Stated task A:
Answer these about the passage on OSPF adjacencies:
(i) Besides link state protocols, which protocols does the passage name as examples where adjacencies are maintained?
(ii) What does the passage say has gotten inordinately cheap these days?
(iii) What kind of errors does the passage call those that cause adjacencies to be incorrectly declared down?
--- start of Document passage ---
The problem of erroneously dropping adjacencies to routers which are
still up when under (unrelated) stress is the canonical problem which
leads to network routing collapse.  Just about anyone who has implemented
a link state protocol (or any protocol where adjacencies are maintained
for that matter, e.g. BGP or PPP), deployed it and watched it break a
couple of times knows this by heart, though it is certainly worth writing
down for implementors who haven't got this far yet.  If you want stable
routing then implementations must be done in a way such that this *does*
*not* *happen*, that is the implementation must ensure that the cost of
spikes in database flooding is paid solely by increased convergence time,
and is never the cause of adjacencies being incorrectly declared down.  If
implementations are done this way then the ultimate scalability of the
protocol implementation (beyond data base memory requirements, though
data base memory has gotten inordinately cheap these days) is dictated
solely by how long you are willing to wait for your network to converge
after spikes, and that is a continuous degradation with no "cliff" at all.

Now I would simply assert that there is nothing about the OSPF protocol,
as currently specified, which prevents implementations from achieving the
nirvana described in the previous paragraph.  Nothing.  It may not be
easy to get an implementation to work this way, but I think this difficulty
is inherent in the problem that needs to be solved within the (inherently
proprietary) real-life environment that the implementation runs inside
which sometimes leaves it short of resources, and is hence far removed from
the protocol definition itself.  Errors which cause adjacencies to be
incorrectly declared down are implementation errors, not protocol errors,
and are probably best addressed in the implementation which is broken
rather than the protocol which isn't.  An implementation which doesn't
work like the previous paragraph is one which still has bugs in need
of fixing.
--- end of Document passage ---
--- start of Excerpted records ---
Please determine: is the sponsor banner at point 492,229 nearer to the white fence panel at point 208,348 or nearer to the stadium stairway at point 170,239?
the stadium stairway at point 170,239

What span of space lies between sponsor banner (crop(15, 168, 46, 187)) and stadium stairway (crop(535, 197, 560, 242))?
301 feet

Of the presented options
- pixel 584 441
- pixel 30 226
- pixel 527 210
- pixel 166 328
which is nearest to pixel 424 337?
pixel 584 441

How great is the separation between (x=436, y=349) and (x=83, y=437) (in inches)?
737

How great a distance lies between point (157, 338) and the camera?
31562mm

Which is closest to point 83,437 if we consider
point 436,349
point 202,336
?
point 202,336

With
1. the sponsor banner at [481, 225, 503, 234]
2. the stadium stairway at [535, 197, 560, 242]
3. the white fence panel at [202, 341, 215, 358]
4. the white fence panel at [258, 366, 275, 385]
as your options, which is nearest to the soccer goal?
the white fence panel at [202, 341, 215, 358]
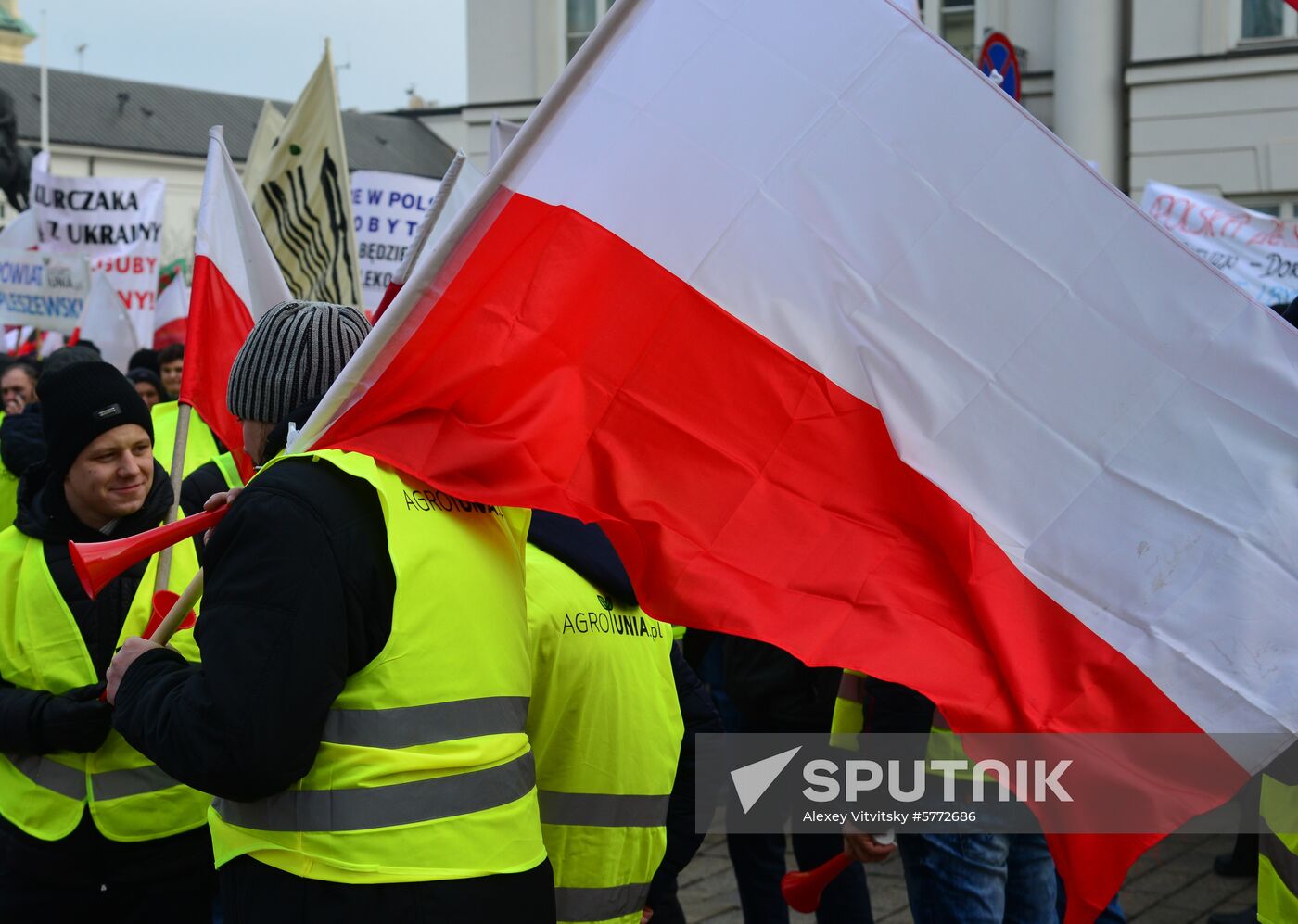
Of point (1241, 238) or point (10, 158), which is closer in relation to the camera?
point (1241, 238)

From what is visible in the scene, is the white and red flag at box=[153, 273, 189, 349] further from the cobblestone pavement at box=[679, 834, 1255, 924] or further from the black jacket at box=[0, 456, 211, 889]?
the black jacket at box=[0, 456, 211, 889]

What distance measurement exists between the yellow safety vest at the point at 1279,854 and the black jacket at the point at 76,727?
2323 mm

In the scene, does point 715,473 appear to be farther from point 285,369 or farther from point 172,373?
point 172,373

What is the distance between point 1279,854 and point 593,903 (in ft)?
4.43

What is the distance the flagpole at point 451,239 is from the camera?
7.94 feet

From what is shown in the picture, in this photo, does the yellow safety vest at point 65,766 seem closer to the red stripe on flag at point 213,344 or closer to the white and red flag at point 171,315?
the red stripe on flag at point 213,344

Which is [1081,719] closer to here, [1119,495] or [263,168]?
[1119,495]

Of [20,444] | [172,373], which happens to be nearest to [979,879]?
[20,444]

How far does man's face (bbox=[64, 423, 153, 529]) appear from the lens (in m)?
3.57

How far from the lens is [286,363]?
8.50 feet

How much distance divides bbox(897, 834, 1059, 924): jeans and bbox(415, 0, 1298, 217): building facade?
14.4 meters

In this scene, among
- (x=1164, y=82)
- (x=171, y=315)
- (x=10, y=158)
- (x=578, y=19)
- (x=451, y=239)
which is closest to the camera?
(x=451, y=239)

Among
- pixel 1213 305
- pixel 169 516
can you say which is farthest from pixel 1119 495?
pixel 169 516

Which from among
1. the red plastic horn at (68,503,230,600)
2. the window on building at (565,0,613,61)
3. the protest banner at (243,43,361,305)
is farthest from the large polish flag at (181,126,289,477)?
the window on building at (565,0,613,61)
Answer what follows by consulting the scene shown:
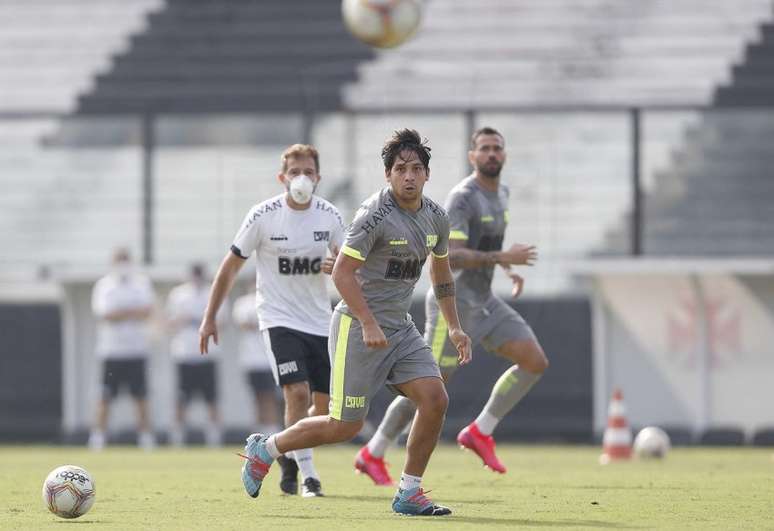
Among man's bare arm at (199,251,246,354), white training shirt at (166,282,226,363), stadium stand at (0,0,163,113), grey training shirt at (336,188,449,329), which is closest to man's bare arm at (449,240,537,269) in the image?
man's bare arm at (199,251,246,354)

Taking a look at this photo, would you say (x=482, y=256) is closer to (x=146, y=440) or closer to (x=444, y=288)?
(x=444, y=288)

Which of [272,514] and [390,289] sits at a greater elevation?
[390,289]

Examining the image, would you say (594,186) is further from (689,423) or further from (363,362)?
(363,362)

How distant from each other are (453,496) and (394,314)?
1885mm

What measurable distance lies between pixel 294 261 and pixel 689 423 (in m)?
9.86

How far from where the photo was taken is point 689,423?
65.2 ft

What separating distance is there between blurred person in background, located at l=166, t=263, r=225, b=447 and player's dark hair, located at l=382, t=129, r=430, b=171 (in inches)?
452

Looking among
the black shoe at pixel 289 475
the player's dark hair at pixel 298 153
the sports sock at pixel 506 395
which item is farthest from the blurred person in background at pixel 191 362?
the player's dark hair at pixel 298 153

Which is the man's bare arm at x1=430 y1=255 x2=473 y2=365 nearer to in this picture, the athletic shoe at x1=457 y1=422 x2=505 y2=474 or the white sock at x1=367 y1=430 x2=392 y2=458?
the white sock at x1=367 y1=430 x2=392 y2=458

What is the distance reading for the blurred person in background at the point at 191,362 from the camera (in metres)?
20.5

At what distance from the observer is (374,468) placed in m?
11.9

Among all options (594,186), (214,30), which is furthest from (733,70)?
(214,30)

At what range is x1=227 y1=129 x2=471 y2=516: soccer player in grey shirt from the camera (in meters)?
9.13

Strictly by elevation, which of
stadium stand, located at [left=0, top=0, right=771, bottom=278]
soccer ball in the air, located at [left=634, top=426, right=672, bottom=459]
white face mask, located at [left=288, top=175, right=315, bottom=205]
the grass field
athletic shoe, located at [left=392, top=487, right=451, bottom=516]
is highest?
--- end of Excerpted records ---
Stated task B:
Please arrange the stored data entries as a numbered list, from the line with "At what distance" through the end of the entries, leaving out blank lines.

Complete output A:
(i) BGP or PPP
(ii) Data base memory
(iii) Implementation errors, not protocol errors

Complete output B:
1. At what distance from the observer is (374,468) placed in m?
2. 11.9
3. Among all options (594,186), (214,30), which is furthest from (733,70)?
4. (214,30)
5. At what range is x1=227 y1=129 x2=471 y2=516: soccer player in grey shirt from the camera (in meters)?
6. 9.13
7. Strictly by elevation, which of
8. stadium stand, located at [left=0, top=0, right=771, bottom=278]
9. soccer ball in the air, located at [left=634, top=426, right=672, bottom=459]
10. white face mask, located at [left=288, top=175, right=315, bottom=205]
11. the grass field
12. athletic shoe, located at [left=392, top=487, right=451, bottom=516]
13. is highest?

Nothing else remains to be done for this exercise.